* Material for the task *
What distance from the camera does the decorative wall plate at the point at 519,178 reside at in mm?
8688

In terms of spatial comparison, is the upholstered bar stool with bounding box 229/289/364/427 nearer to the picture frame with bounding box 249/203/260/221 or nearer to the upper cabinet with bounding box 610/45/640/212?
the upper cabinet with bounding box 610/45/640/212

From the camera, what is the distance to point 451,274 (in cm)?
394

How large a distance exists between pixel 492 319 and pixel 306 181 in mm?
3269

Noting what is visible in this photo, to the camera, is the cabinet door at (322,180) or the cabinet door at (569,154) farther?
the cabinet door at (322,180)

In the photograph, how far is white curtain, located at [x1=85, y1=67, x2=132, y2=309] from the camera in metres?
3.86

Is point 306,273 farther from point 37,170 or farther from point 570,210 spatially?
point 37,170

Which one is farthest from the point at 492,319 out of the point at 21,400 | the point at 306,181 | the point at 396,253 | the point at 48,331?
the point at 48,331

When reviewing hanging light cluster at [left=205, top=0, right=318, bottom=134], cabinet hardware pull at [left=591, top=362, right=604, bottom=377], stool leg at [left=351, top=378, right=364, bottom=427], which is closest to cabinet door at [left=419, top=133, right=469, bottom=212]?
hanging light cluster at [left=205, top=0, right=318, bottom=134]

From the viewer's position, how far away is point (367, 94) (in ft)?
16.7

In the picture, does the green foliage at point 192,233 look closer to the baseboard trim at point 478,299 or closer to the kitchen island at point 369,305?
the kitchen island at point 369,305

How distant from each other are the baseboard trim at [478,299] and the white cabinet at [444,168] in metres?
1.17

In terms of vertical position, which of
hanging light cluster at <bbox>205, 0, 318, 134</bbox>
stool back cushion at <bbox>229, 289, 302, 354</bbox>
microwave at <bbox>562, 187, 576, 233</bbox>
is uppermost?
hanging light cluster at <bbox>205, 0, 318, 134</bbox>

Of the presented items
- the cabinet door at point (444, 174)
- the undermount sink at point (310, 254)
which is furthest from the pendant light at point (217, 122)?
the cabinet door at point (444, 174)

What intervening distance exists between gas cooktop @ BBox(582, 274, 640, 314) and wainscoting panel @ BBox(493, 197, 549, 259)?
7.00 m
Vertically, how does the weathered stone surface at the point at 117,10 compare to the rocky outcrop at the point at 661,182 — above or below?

* Work to be completed *
Can you turn the records above into a numbered list with the blank lines left out?

* Response to this task *
1. What distance from the camera does the decorative wall plate at the point at 519,178 reside at in mm?
2. 8688
3. In terms of spatial comparison, is the upholstered bar stool with bounding box 229/289/364/427 nearer to the picture frame with bounding box 249/203/260/221 or nearer to the upper cabinet with bounding box 610/45/640/212?
4. the upper cabinet with bounding box 610/45/640/212
5. From the camera, what is the distance to point 451,274 (in cm)?
6. 394
7. How large a distance exists between pixel 492 319 and pixel 306 181 in mm?
8. 3269
9. Noting what is visible in this photo, to the camera, is the cabinet door at (322,180) or the cabinet door at (569,154) farther?
10. the cabinet door at (322,180)
11. In the photograph, how far is white curtain, located at [x1=85, y1=67, x2=132, y2=309] from the camera in metres?
12. 3.86
13. Is point 306,273 farther from point 37,170 or farther from point 570,210 spatially?
14. point 37,170
15. Which one is farthest from the point at 492,319 out of the point at 21,400 | the point at 306,181 | the point at 396,253 | the point at 48,331?
16. the point at 48,331
17. When reviewing hanging light cluster at [left=205, top=0, right=318, bottom=134], cabinet hardware pull at [left=591, top=362, right=604, bottom=377], stool leg at [left=351, top=378, right=364, bottom=427], which is closest to cabinet door at [left=419, top=133, right=469, bottom=212]?
18. hanging light cluster at [left=205, top=0, right=318, bottom=134]
19. From the viewer's position, how far away is point (367, 94) (in ft)?
20. 16.7
21. In the picture, does the green foliage at point 192,233 look closer to the baseboard trim at point 478,299 or closer to the kitchen island at point 369,305?
22. the kitchen island at point 369,305
23. How distant from each other are the baseboard trim at [478,299] and the white cabinet at [444,168] in metres?
24. 1.17
25. In terms of vertical position, which of
26. hanging light cluster at <bbox>205, 0, 318, 134</bbox>
27. stool back cushion at <bbox>229, 289, 302, 354</bbox>
28. microwave at <bbox>562, 187, 576, 233</bbox>
29. is uppermost?
30. hanging light cluster at <bbox>205, 0, 318, 134</bbox>
31. Of the presented items
32. - the cabinet door at point (444, 174)
33. - the undermount sink at point (310, 254)
34. which is furthest from the pendant light at point (217, 122)?
35. the cabinet door at point (444, 174)
36. What intervening distance exists between gas cooktop @ BBox(582, 274, 640, 314) and wainscoting panel @ BBox(493, 197, 549, 259)?
37. 7.00 m
38. Vertically, how does the weathered stone surface at the point at 117,10 compare to the rocky outcrop at the point at 661,182 — above or below?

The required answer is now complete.